Задания к выполнению =>
a - Выпишите из отрывка о Мицкевиче все названия изданий и сайтов, приведенные в кавычках.
b - Продолжите отрывок о Мицкевиче, начав сразу после его последнего предложения.

Фрагмент источника =>
У нас один талантливый сотрудник изучал фотоматериалы исключительно методом тыка, подвергая их воздействии самых немыслимых веществ – отваров, настоек, лекарств, эмульсий, мочи, слюны. Наконец очередь дошла и до спермы. Он принес ее в презервативе, намазал ею фотопленку и увеличил ее светочувствительность в разы! Мы тут же поместили семенную жидкость в хроматограф, разделили на составные части и установили: ответственны за обнаруженный эффект некие органические гамма-кислоты. Мы заказали их у химиков и скоро получили колбу с бесцветной жидкостью...
Что же касается монографий, то «Применение телевидения в промышленности» 1955 года, уж точно к ним не относится. Это 23-страничный обзор по материалам иностранной прессы, выпущенный Институтом научной информации АН СССР (позже переименовано в ВИНИТИ). Подозреваю, что «Телевизионная техника за рубежом» 1954 года является таким же обзором.
«Электролюминесценция» вышла в ВИНИТИ в 1959 году, но уже на 127 страницах.
В краткой биографической справке №7 журнала «Знание – сила» за 1959 год прямо говорится о книгах, а не о монографиях.
В 1956 году, как сообщает Д. Елистратова, МИЦКЕВИЧУ удалось выйти в отставку в звании техника-майора: «скандально, «с мясом», не получив очередного воинского звания». На сайте «Память народа» в учетно-послужной картотеке указано последнее воинское звание «майор тех. сл.».
Так что информация в ряде публикаций, что он закончил военную карьеру в чине полковника, является уткой.
В 1956—1959 годах был старшим научным сотрудником Института металлургии, куда попал по приглашению руководителя электрофизической лаборатории Павла Ощепкова, отца российской радиолокации и интроскопии, энтузиаста идеи энергоинверсии.

Записанный материал =>
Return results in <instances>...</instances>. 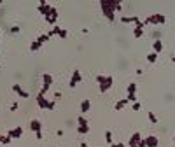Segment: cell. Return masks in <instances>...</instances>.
<instances>
[{"label": "cell", "instance_id": "1", "mask_svg": "<svg viewBox=\"0 0 175 147\" xmlns=\"http://www.w3.org/2000/svg\"><path fill=\"white\" fill-rule=\"evenodd\" d=\"M37 105L40 107V109H44V110H54L56 109V103L54 100H47L46 98V95H40V93H37Z\"/></svg>", "mask_w": 175, "mask_h": 147}, {"label": "cell", "instance_id": "2", "mask_svg": "<svg viewBox=\"0 0 175 147\" xmlns=\"http://www.w3.org/2000/svg\"><path fill=\"white\" fill-rule=\"evenodd\" d=\"M165 23H166L165 14H151L144 19V25H165Z\"/></svg>", "mask_w": 175, "mask_h": 147}, {"label": "cell", "instance_id": "3", "mask_svg": "<svg viewBox=\"0 0 175 147\" xmlns=\"http://www.w3.org/2000/svg\"><path fill=\"white\" fill-rule=\"evenodd\" d=\"M44 19H46V23L47 25H58V19H60V11L56 9V7H51V11H49L47 16H44Z\"/></svg>", "mask_w": 175, "mask_h": 147}, {"label": "cell", "instance_id": "4", "mask_svg": "<svg viewBox=\"0 0 175 147\" xmlns=\"http://www.w3.org/2000/svg\"><path fill=\"white\" fill-rule=\"evenodd\" d=\"M53 81H54V79H53V75H51V74H44V75H42V88H40V91H39V93H40V95H46V93L51 89Z\"/></svg>", "mask_w": 175, "mask_h": 147}, {"label": "cell", "instance_id": "5", "mask_svg": "<svg viewBox=\"0 0 175 147\" xmlns=\"http://www.w3.org/2000/svg\"><path fill=\"white\" fill-rule=\"evenodd\" d=\"M98 86H100V93H102V95H103V93H107V91H109L112 86H114V77L105 75V79H103L100 84H98Z\"/></svg>", "mask_w": 175, "mask_h": 147}, {"label": "cell", "instance_id": "6", "mask_svg": "<svg viewBox=\"0 0 175 147\" xmlns=\"http://www.w3.org/2000/svg\"><path fill=\"white\" fill-rule=\"evenodd\" d=\"M81 81H82V74H81V70H77V68H75V70H74V74H72V79H70L68 86L72 88V89H74L77 84L81 82Z\"/></svg>", "mask_w": 175, "mask_h": 147}, {"label": "cell", "instance_id": "7", "mask_svg": "<svg viewBox=\"0 0 175 147\" xmlns=\"http://www.w3.org/2000/svg\"><path fill=\"white\" fill-rule=\"evenodd\" d=\"M144 140H145V145L147 147H158V145H159L158 135H147V137H144Z\"/></svg>", "mask_w": 175, "mask_h": 147}, {"label": "cell", "instance_id": "8", "mask_svg": "<svg viewBox=\"0 0 175 147\" xmlns=\"http://www.w3.org/2000/svg\"><path fill=\"white\" fill-rule=\"evenodd\" d=\"M142 138H144V137H142V133L135 131V133L131 135V137H130V142H128V147H137V145H138V142H140Z\"/></svg>", "mask_w": 175, "mask_h": 147}, {"label": "cell", "instance_id": "9", "mask_svg": "<svg viewBox=\"0 0 175 147\" xmlns=\"http://www.w3.org/2000/svg\"><path fill=\"white\" fill-rule=\"evenodd\" d=\"M7 135H9L12 140L21 138V135H23V128H21V126H16V128H12V130H9V131H7Z\"/></svg>", "mask_w": 175, "mask_h": 147}, {"label": "cell", "instance_id": "10", "mask_svg": "<svg viewBox=\"0 0 175 147\" xmlns=\"http://www.w3.org/2000/svg\"><path fill=\"white\" fill-rule=\"evenodd\" d=\"M12 91L14 93H18V96H21V98H30V93L23 89L19 84H12Z\"/></svg>", "mask_w": 175, "mask_h": 147}, {"label": "cell", "instance_id": "11", "mask_svg": "<svg viewBox=\"0 0 175 147\" xmlns=\"http://www.w3.org/2000/svg\"><path fill=\"white\" fill-rule=\"evenodd\" d=\"M30 130H32L33 133L42 131V123L39 121V119H32V121H30Z\"/></svg>", "mask_w": 175, "mask_h": 147}, {"label": "cell", "instance_id": "12", "mask_svg": "<svg viewBox=\"0 0 175 147\" xmlns=\"http://www.w3.org/2000/svg\"><path fill=\"white\" fill-rule=\"evenodd\" d=\"M140 18L138 16H130V18H128V16H123V18H121V23H126V25H130V23H135V25H137V23H140Z\"/></svg>", "mask_w": 175, "mask_h": 147}, {"label": "cell", "instance_id": "13", "mask_svg": "<svg viewBox=\"0 0 175 147\" xmlns=\"http://www.w3.org/2000/svg\"><path fill=\"white\" fill-rule=\"evenodd\" d=\"M128 105H130V102H128L126 98H123V100H119V102H116V105H114V109H116V110H123V109H124V107H128Z\"/></svg>", "mask_w": 175, "mask_h": 147}, {"label": "cell", "instance_id": "14", "mask_svg": "<svg viewBox=\"0 0 175 147\" xmlns=\"http://www.w3.org/2000/svg\"><path fill=\"white\" fill-rule=\"evenodd\" d=\"M152 49H154V53H158V54L163 51V42H161V39H156V40L152 42Z\"/></svg>", "mask_w": 175, "mask_h": 147}, {"label": "cell", "instance_id": "15", "mask_svg": "<svg viewBox=\"0 0 175 147\" xmlns=\"http://www.w3.org/2000/svg\"><path fill=\"white\" fill-rule=\"evenodd\" d=\"M89 109H91V102H89V100H82V102H81V114L84 116Z\"/></svg>", "mask_w": 175, "mask_h": 147}, {"label": "cell", "instance_id": "16", "mask_svg": "<svg viewBox=\"0 0 175 147\" xmlns=\"http://www.w3.org/2000/svg\"><path fill=\"white\" fill-rule=\"evenodd\" d=\"M145 60L151 63V65H154V63L158 61V53H154V51H152V53H149V54L145 56Z\"/></svg>", "mask_w": 175, "mask_h": 147}, {"label": "cell", "instance_id": "17", "mask_svg": "<svg viewBox=\"0 0 175 147\" xmlns=\"http://www.w3.org/2000/svg\"><path fill=\"white\" fill-rule=\"evenodd\" d=\"M60 30H61V26H60V25H54V26L47 32V35H49V37H56V35L60 33Z\"/></svg>", "mask_w": 175, "mask_h": 147}, {"label": "cell", "instance_id": "18", "mask_svg": "<svg viewBox=\"0 0 175 147\" xmlns=\"http://www.w3.org/2000/svg\"><path fill=\"white\" fill-rule=\"evenodd\" d=\"M40 47H42V44H40V42H37V40H33L32 44H30V51H32V53L40 51Z\"/></svg>", "mask_w": 175, "mask_h": 147}, {"label": "cell", "instance_id": "19", "mask_svg": "<svg viewBox=\"0 0 175 147\" xmlns=\"http://www.w3.org/2000/svg\"><path fill=\"white\" fill-rule=\"evenodd\" d=\"M11 142H12V138H11L9 135H0V144H2V145H9Z\"/></svg>", "mask_w": 175, "mask_h": 147}, {"label": "cell", "instance_id": "20", "mask_svg": "<svg viewBox=\"0 0 175 147\" xmlns=\"http://www.w3.org/2000/svg\"><path fill=\"white\" fill-rule=\"evenodd\" d=\"M105 142H107L109 145H112V144H114V137H112L110 130H107V131H105Z\"/></svg>", "mask_w": 175, "mask_h": 147}, {"label": "cell", "instance_id": "21", "mask_svg": "<svg viewBox=\"0 0 175 147\" xmlns=\"http://www.w3.org/2000/svg\"><path fill=\"white\" fill-rule=\"evenodd\" d=\"M133 37L135 39H142L144 37V28H133Z\"/></svg>", "mask_w": 175, "mask_h": 147}, {"label": "cell", "instance_id": "22", "mask_svg": "<svg viewBox=\"0 0 175 147\" xmlns=\"http://www.w3.org/2000/svg\"><path fill=\"white\" fill-rule=\"evenodd\" d=\"M77 133H79V135H88V133H89V124L88 126H77Z\"/></svg>", "mask_w": 175, "mask_h": 147}, {"label": "cell", "instance_id": "23", "mask_svg": "<svg viewBox=\"0 0 175 147\" xmlns=\"http://www.w3.org/2000/svg\"><path fill=\"white\" fill-rule=\"evenodd\" d=\"M49 39H51V37H49L47 33H42V35H39V37H37V42H40L42 46H44V44L49 40Z\"/></svg>", "mask_w": 175, "mask_h": 147}, {"label": "cell", "instance_id": "24", "mask_svg": "<svg viewBox=\"0 0 175 147\" xmlns=\"http://www.w3.org/2000/svg\"><path fill=\"white\" fill-rule=\"evenodd\" d=\"M147 117H149V121H151V123H152V124H158V116H156V114H154V112H147Z\"/></svg>", "mask_w": 175, "mask_h": 147}, {"label": "cell", "instance_id": "25", "mask_svg": "<svg viewBox=\"0 0 175 147\" xmlns=\"http://www.w3.org/2000/svg\"><path fill=\"white\" fill-rule=\"evenodd\" d=\"M137 93V82H130L128 84V95H135Z\"/></svg>", "mask_w": 175, "mask_h": 147}, {"label": "cell", "instance_id": "26", "mask_svg": "<svg viewBox=\"0 0 175 147\" xmlns=\"http://www.w3.org/2000/svg\"><path fill=\"white\" fill-rule=\"evenodd\" d=\"M77 126H88V119L84 117V116H79V119H77Z\"/></svg>", "mask_w": 175, "mask_h": 147}, {"label": "cell", "instance_id": "27", "mask_svg": "<svg viewBox=\"0 0 175 147\" xmlns=\"http://www.w3.org/2000/svg\"><path fill=\"white\" fill-rule=\"evenodd\" d=\"M58 37H60V39H67V37H68V30L61 28V30H60V33H58Z\"/></svg>", "mask_w": 175, "mask_h": 147}, {"label": "cell", "instance_id": "28", "mask_svg": "<svg viewBox=\"0 0 175 147\" xmlns=\"http://www.w3.org/2000/svg\"><path fill=\"white\" fill-rule=\"evenodd\" d=\"M131 109H133V110H135V112H138L140 109H142V105H140L138 102H135V103H131Z\"/></svg>", "mask_w": 175, "mask_h": 147}, {"label": "cell", "instance_id": "29", "mask_svg": "<svg viewBox=\"0 0 175 147\" xmlns=\"http://www.w3.org/2000/svg\"><path fill=\"white\" fill-rule=\"evenodd\" d=\"M18 109H19V105H18V102H12V103H11V112H16Z\"/></svg>", "mask_w": 175, "mask_h": 147}, {"label": "cell", "instance_id": "30", "mask_svg": "<svg viewBox=\"0 0 175 147\" xmlns=\"http://www.w3.org/2000/svg\"><path fill=\"white\" fill-rule=\"evenodd\" d=\"M103 79H105V75H102V74H98V75H96V77H95V81H96V82H98V84L102 82V81H103Z\"/></svg>", "mask_w": 175, "mask_h": 147}, {"label": "cell", "instance_id": "31", "mask_svg": "<svg viewBox=\"0 0 175 147\" xmlns=\"http://www.w3.org/2000/svg\"><path fill=\"white\" fill-rule=\"evenodd\" d=\"M11 33H19V26H12L11 28Z\"/></svg>", "mask_w": 175, "mask_h": 147}, {"label": "cell", "instance_id": "32", "mask_svg": "<svg viewBox=\"0 0 175 147\" xmlns=\"http://www.w3.org/2000/svg\"><path fill=\"white\" fill-rule=\"evenodd\" d=\"M42 137H44V135H42V131H37V133H35V138H37V140H42Z\"/></svg>", "mask_w": 175, "mask_h": 147}, {"label": "cell", "instance_id": "33", "mask_svg": "<svg viewBox=\"0 0 175 147\" xmlns=\"http://www.w3.org/2000/svg\"><path fill=\"white\" fill-rule=\"evenodd\" d=\"M137 147H147V145H145V140L142 138V140L138 142V145H137Z\"/></svg>", "mask_w": 175, "mask_h": 147}, {"label": "cell", "instance_id": "34", "mask_svg": "<svg viewBox=\"0 0 175 147\" xmlns=\"http://www.w3.org/2000/svg\"><path fill=\"white\" fill-rule=\"evenodd\" d=\"M110 147H128V145H126V144H112Z\"/></svg>", "mask_w": 175, "mask_h": 147}, {"label": "cell", "instance_id": "35", "mask_svg": "<svg viewBox=\"0 0 175 147\" xmlns=\"http://www.w3.org/2000/svg\"><path fill=\"white\" fill-rule=\"evenodd\" d=\"M56 135H58V137H63V135H65V131H63V130H58V131H56Z\"/></svg>", "mask_w": 175, "mask_h": 147}, {"label": "cell", "instance_id": "36", "mask_svg": "<svg viewBox=\"0 0 175 147\" xmlns=\"http://www.w3.org/2000/svg\"><path fill=\"white\" fill-rule=\"evenodd\" d=\"M79 147H88V144H86V142H81V145Z\"/></svg>", "mask_w": 175, "mask_h": 147}, {"label": "cell", "instance_id": "37", "mask_svg": "<svg viewBox=\"0 0 175 147\" xmlns=\"http://www.w3.org/2000/svg\"><path fill=\"white\" fill-rule=\"evenodd\" d=\"M173 142H175V135H173Z\"/></svg>", "mask_w": 175, "mask_h": 147}, {"label": "cell", "instance_id": "38", "mask_svg": "<svg viewBox=\"0 0 175 147\" xmlns=\"http://www.w3.org/2000/svg\"><path fill=\"white\" fill-rule=\"evenodd\" d=\"M0 68H2V65H0Z\"/></svg>", "mask_w": 175, "mask_h": 147}, {"label": "cell", "instance_id": "39", "mask_svg": "<svg viewBox=\"0 0 175 147\" xmlns=\"http://www.w3.org/2000/svg\"><path fill=\"white\" fill-rule=\"evenodd\" d=\"M0 145H2V144H0Z\"/></svg>", "mask_w": 175, "mask_h": 147}, {"label": "cell", "instance_id": "40", "mask_svg": "<svg viewBox=\"0 0 175 147\" xmlns=\"http://www.w3.org/2000/svg\"><path fill=\"white\" fill-rule=\"evenodd\" d=\"M0 33H2V32H0Z\"/></svg>", "mask_w": 175, "mask_h": 147}]
</instances>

Ответы по порядку =>
a -
«Применение телевидения в промышленности»
«Телевизионная техника за рубежом»
«Электролюминесценция»
«Знание – сила»
«Память народа»

b -
Научным редактором в «Технике – молодежи» был с 1961 года по 1964-й. После этого, где только не работал, в том числе ненадолго возвращался к Ощепкову, — уже в возглавляемый тем Институт интроскопии.
Впервые читатели увидели фамилию Анатолия ДНЕПРОВА в 5-м номере журнала «Знание-сила» за 1958 год. Рассказ «Кораблекрушение» Анатолий Петрович при жизни больше никуда не предлагал: гордиться было нечем.
Но спустя пять лет в статье «Где начинается фантастика» («Знание – сила» № 11 за 1963 год) уточнил:
— Рассказ «Кораблекрушение» в действительности не был первым моим рассказом. Точнее, это был второй рассказ, а первый — «Суэма» уже совершал свое долгое путешествие по редакционным столам. Мнение о том, что кибернетика — «лженаука» продолжало торчать ржавым гвоздем в сознании равнодушных к науке и научной фантастике редакторов и литераторов.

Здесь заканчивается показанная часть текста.